* _YOUR INSTRUCTIONS_: Edit all the items below by changing every "farthest" to "most distant" and leaving everything else unchanged, and omit the pictures from your answer.

* _INFORMATION PROVIDED_:
(begin)
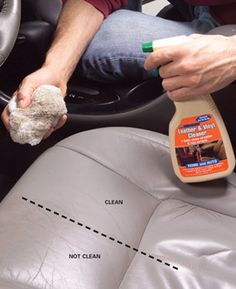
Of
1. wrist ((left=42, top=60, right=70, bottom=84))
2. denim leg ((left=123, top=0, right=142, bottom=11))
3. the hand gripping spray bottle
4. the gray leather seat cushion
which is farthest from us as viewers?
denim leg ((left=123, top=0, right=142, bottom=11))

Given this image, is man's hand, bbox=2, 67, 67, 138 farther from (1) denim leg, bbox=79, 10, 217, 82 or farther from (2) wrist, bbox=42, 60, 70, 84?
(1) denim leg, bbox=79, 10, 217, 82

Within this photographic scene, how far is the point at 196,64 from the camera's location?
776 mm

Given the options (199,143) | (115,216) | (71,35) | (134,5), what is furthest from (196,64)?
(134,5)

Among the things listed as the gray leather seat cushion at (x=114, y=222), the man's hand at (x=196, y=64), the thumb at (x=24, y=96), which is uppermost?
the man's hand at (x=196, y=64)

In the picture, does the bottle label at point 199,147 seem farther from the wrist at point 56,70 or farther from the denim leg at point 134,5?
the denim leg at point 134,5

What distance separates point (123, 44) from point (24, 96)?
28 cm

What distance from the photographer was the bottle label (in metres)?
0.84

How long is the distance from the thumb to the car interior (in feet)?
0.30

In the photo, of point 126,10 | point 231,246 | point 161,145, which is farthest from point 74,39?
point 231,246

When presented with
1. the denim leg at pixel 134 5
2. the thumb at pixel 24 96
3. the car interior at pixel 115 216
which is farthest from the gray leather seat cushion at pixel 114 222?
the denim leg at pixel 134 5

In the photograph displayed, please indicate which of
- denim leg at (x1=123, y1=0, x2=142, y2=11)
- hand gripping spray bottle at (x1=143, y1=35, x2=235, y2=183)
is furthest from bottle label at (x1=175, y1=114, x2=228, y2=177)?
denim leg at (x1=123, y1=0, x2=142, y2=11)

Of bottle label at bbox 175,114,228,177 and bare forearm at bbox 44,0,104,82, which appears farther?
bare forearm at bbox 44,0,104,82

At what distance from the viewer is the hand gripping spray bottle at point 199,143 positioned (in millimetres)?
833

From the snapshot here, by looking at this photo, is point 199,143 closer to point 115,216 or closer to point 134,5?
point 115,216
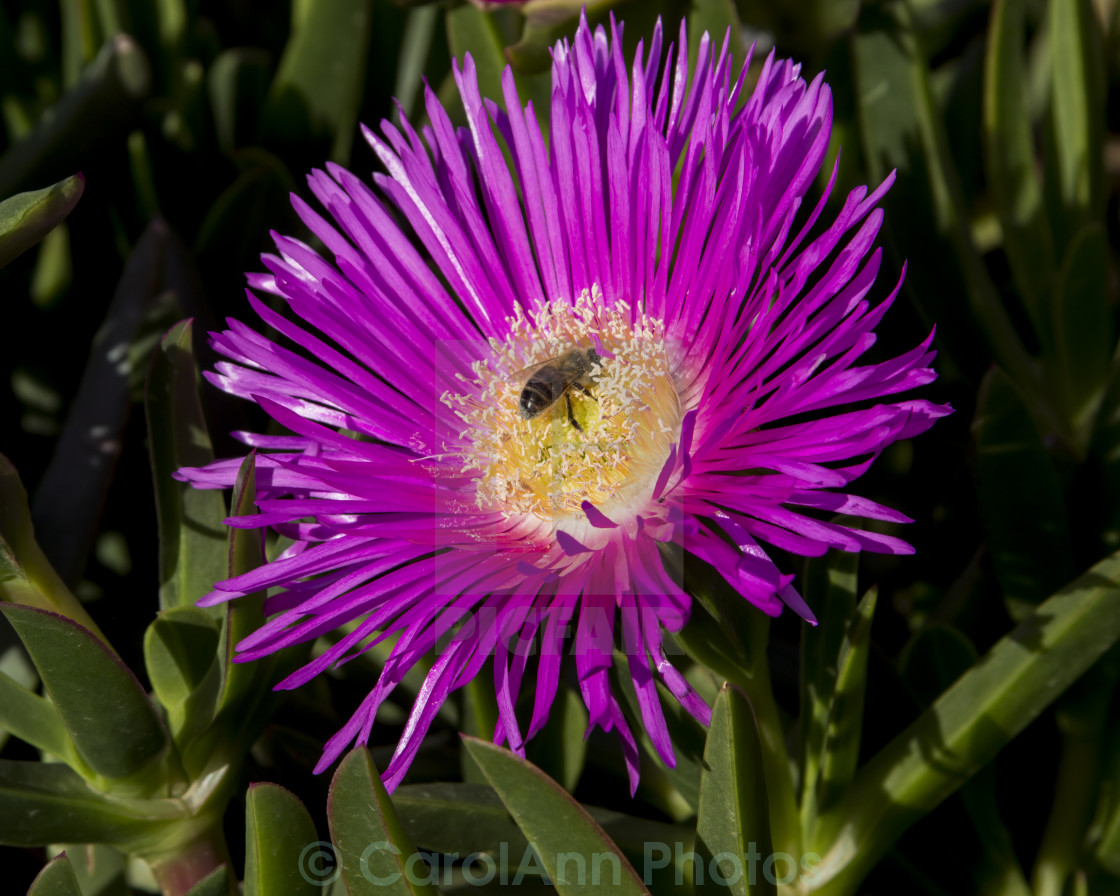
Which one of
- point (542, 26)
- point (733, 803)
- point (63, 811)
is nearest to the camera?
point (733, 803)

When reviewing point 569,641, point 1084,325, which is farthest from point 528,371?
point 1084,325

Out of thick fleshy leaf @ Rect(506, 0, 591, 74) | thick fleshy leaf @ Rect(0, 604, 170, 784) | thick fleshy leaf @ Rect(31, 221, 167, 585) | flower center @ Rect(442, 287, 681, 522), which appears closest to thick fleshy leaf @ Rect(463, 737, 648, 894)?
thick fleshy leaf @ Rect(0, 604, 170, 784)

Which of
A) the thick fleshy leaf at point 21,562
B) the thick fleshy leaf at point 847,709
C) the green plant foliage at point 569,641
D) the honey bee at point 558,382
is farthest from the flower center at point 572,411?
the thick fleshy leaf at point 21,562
(end)
* _FULL SOLUTION_:
Of
1. wrist ((left=42, top=60, right=70, bottom=84))
2. denim leg ((left=123, top=0, right=142, bottom=11))
3. the hand gripping spray bottle
4. the gray leather seat cushion
which is most distant from us as viewers?
denim leg ((left=123, top=0, right=142, bottom=11))

Given this image, is man's hand, bbox=2, 67, 67, 138 farther from (1) denim leg, bbox=79, 10, 217, 82 or farther from (2) wrist, bbox=42, 60, 70, 84?
(1) denim leg, bbox=79, 10, 217, 82

Within this photographic scene, how far is the point at 196,64 from the camera's location?
776 mm

Given the options (199,143) | (115,216) | (71,35) | (134,5), what is furthest from (196,64)?
(134,5)

Among the things listed as the gray leather seat cushion at (x=114, y=222), the man's hand at (x=196, y=64), the thumb at (x=24, y=96), which is uppermost?
the man's hand at (x=196, y=64)

In the picture, does the bottle label at point 199,147 seem farther from the wrist at point 56,70 or farther from the denim leg at point 134,5?
the denim leg at point 134,5

What distance separates point (123, 44) from point (24, 96)?
28 cm

What distance from the photographer was the bottle label (in metres)?
0.84

How long is the distance from the thumb to the car interior (in feet)?
0.30

In the photo, of point 126,10 | point 231,246 | point 161,145, which is most distant from point 74,39?
point 231,246

When presented with
1. the denim leg at pixel 134 5
2. the thumb at pixel 24 96
3. the car interior at pixel 115 216
which is most distant from the gray leather seat cushion at pixel 114 222?
the denim leg at pixel 134 5

In the photograph displayed, please indicate which of
- denim leg at (x1=123, y1=0, x2=142, y2=11)
- hand gripping spray bottle at (x1=143, y1=35, x2=235, y2=183)
is furthest from bottle label at (x1=175, y1=114, x2=228, y2=177)?
denim leg at (x1=123, y1=0, x2=142, y2=11)

Of bottle label at bbox 175,114,228,177 and bare forearm at bbox 44,0,104,82, which appears farther?
bare forearm at bbox 44,0,104,82

At what distance from the viewer is the hand gripping spray bottle at point 199,143 positioned (in millimetres)?
833

From the snapshot here, by looking at this photo, is point 199,143 closer to point 115,216 or closer to point 134,5?
point 115,216
Which one of
- point (542, 26)
- point (733, 803)
- point (63, 811)
is nearest to the camera?
point (733, 803)

When reviewing point 569,641, point 1084,325, which is most distant from point 528,371?
point 1084,325

Out of thick fleshy leaf @ Rect(506, 0, 591, 74) | thick fleshy leaf @ Rect(0, 604, 170, 784) | thick fleshy leaf @ Rect(31, 221, 167, 585) | flower center @ Rect(442, 287, 681, 522), which appears closest to thick fleshy leaf @ Rect(463, 737, 648, 894)?
thick fleshy leaf @ Rect(0, 604, 170, 784)

Which of
A) the thick fleshy leaf at point 21,562
B) the thick fleshy leaf at point 847,709
C) the green plant foliage at point 569,641
D) the honey bee at point 558,382
is most distant from the flower center at point 572,411?
the thick fleshy leaf at point 21,562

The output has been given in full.